=== READING PASSAGE ===

==================================================

In the Years of 1908-1914

Translated by Gloria Berkenstat Freund

 

ה    E

The Two Newspapers of Bialystok

 

After the socialist storm in the years 1900-1907, among Bialystok society, a small group was established of [diploma-holding members of the]

[Page 146]

intelligentsia who were [adherents] of socialism and anti-nationalists. The group had a certain influence in the city and published a Russian newspaper. It should be understood that it did not think about the wide strata of people, only of the intelligentsia and the young.

At the end of 1909 a society Bialystokskoje Izdatelskoje Tovarishchestvo (Bialystok Publishing Company) was founded. S.L. WEINREICH, E.W. DAWIDOWSKI and F.D. NOWAK stood at its head. On the 1st of January, the society began to publish a daily newspaper, Bialystokskoje Gezeta [Bialystok Gazette]. The editor was Y.S. ZELIGMAN. On the 6th of May 1910 it closed because the newspaper suffered from a scarcity of money and could not sustain the many fines the regime placed on it.

==================================================

=== STORED DATA ===
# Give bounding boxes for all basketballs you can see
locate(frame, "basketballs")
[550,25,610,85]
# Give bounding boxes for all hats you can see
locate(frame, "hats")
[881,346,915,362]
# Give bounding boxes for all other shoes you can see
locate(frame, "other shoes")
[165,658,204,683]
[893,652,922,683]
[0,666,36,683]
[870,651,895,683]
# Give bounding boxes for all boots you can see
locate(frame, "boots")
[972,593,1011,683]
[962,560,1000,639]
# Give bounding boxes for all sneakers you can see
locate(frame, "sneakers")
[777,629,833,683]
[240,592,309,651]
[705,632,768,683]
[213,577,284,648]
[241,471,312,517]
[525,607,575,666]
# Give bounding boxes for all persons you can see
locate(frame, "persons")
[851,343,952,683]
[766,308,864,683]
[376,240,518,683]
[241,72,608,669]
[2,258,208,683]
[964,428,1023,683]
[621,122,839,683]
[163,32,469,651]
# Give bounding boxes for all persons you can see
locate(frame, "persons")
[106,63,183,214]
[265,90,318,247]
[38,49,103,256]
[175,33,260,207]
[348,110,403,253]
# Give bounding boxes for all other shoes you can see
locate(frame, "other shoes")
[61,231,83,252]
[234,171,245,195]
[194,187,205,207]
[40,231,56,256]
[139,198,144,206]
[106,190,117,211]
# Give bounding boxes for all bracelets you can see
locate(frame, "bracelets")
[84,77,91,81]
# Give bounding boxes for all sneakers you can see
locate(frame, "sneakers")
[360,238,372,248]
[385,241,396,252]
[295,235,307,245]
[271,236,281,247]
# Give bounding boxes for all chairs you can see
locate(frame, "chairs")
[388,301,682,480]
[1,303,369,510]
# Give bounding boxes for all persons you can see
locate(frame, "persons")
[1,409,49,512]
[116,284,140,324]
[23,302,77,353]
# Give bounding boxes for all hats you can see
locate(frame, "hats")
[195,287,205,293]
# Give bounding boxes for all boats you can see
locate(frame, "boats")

==================================================

=== EXERCISE BRIEF ===
Copy out the entire passage about the two Bialystok newspapers word for word, from its opening line to its last sentence. The rows have nothing to do with the passage about the two Bialystok newspapers.

=== EXPECTED ANSWER ===
In the Years of 1908-1914

Translated by Gloria Berkenstat Freund

 

ה    E

The Two Newspapers of Bialystok

 

After the socialist storm in the years 1900-1907, among Bialystok society, a small group was established of [diploma-holding members of the]

[Page 146]

intelligentsia who were [adherents] of socialism and anti-nationalists. The group had a certain influence in the city and published a Russian newspaper. It should be understood that it did not think about the wide strata of people, only of the intelligentsia and the young.

At the end of 1909 a society Bialystokskoje Izdatelskoje Tovarishchestvo (Bialystok Publishing Company) was founded. S.L. WEINREICH, E.W. DAWIDOWSKI and F.D. NOWAK stood at its head. On the 1st of January, the society began to publish a daily newspaper, Bialystokskoje Gezeta [Bialystok Gazette]. The editor was Y.S. ZELIGMAN. On the 6th of May 1910 it closed because the newspaper suffered from a scarcity of money and could not sustain the many fines the regime placed on it.